Engineering

July 21, 2022

How to calculate the ROI for data observability

min read

Kyle Kirwan

Get Data Insights Delivered

Join hundreds of data professionals who subscribe to the Data Leaders Digest for actionable insights and expert advice.

Join The AI Trust Summit on April 16

A one-day virtual summit on the controls enterprise leaders need to scale AI where it counts.

Get the Best of Data Leadership

Subscribe to the Data Leaders Digest for exclusive content on data reliability, observability, and leadership from top industry experts.

Get the Best of Data Leadership

Subscribe to the Data Leaders Digest for exclusive content on data reliability, observability, and leadership from top industry experts.

Stay Informed

Sign up for the Data Leaders Digest and get the latest trends, insights, and strategies in data management delivered straight to your inbox.
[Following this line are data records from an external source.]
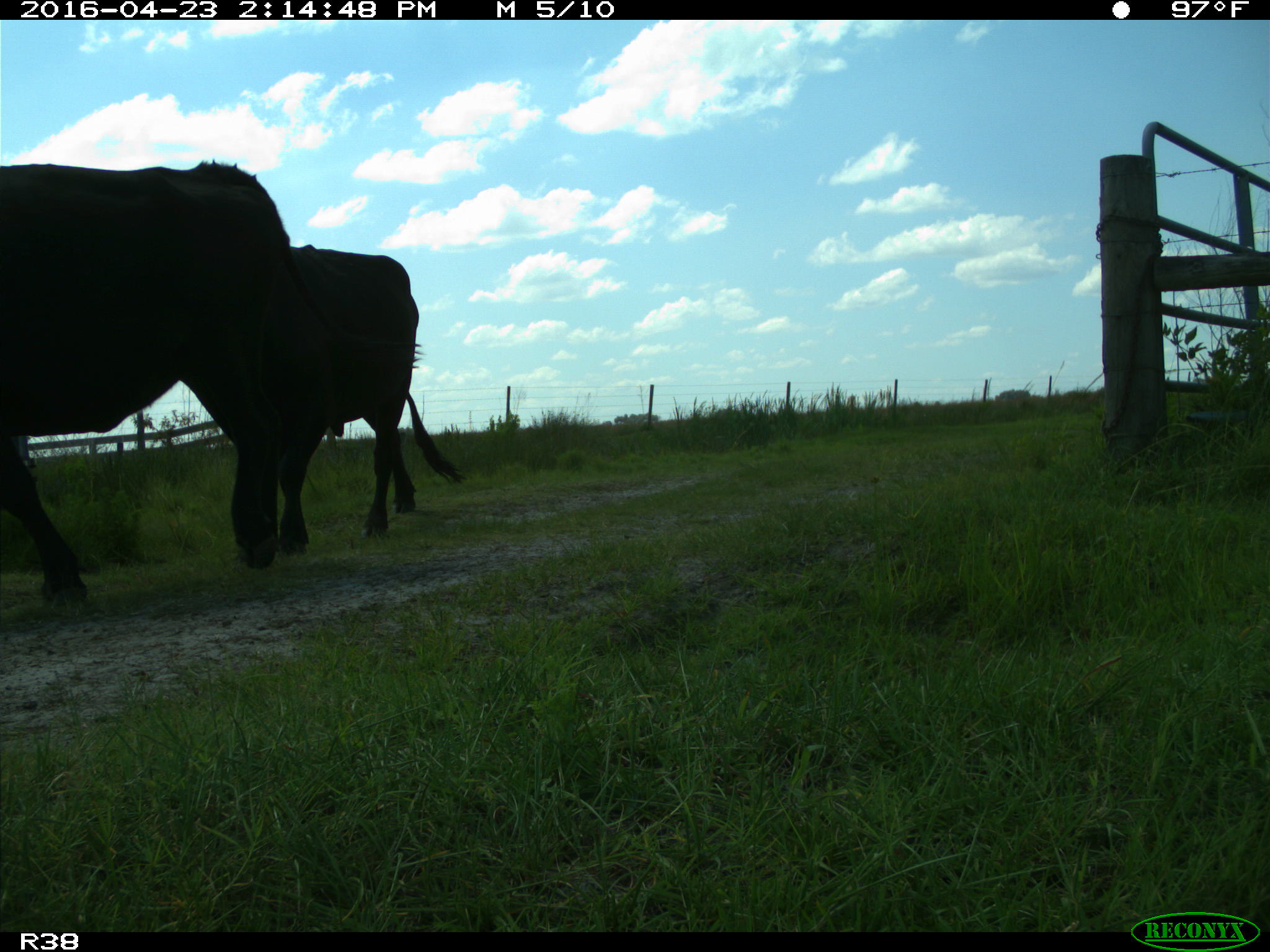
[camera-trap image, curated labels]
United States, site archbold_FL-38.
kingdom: Animalia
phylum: Chordata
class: Mammalia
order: Artiodactyla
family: Bovidae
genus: Bos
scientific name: Bos taurus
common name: domestic cow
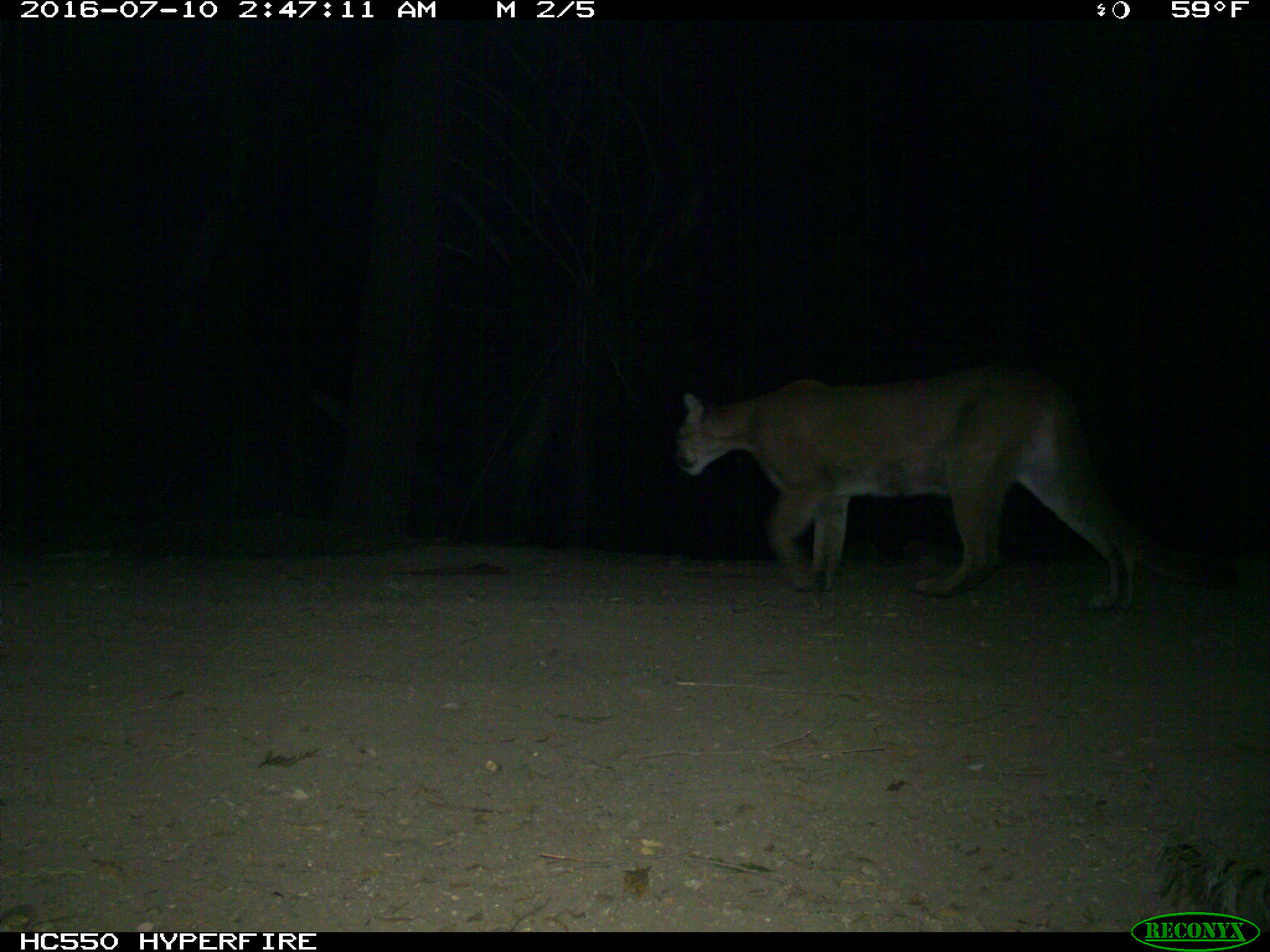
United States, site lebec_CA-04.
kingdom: Animalia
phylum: Chordata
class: Mammalia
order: Carnivora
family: Felidae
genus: Puma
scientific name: Puma concolor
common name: mountain lion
Puma concolor (mountain lion).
Get Data Insights Delivered

Join hundreds of data professionals who subscribe to the Data Leaders Digest for actionable insights and expert advice.

What is data observability?

Analogous to observability in software engineering, data observability refers to the practice of instrumenting your data systems to give a comprehensive view of what is going on in each component of your data stack at any given time.

You can read more about data observability and why it’s important here.

Convincing your organization that you need a data observability solution

Building a data observability practice in your organization often requires upfront investments – in engineering hours, process changes, and the purchase of technical solutions. Often, before leadership is willing to commit, they’ll want to understand the return on investment (“ROI”). Data teams looking to invest in data observability will need to prove that better quality, fresher data maps directly to increased revenue and/or cost savings.

Calculating ROI

ROI is a generic performance metric that measures the efficiency of a particular investment, in particular the return compared to the cost. It’s especially helpful when used to compare multiple potential investments.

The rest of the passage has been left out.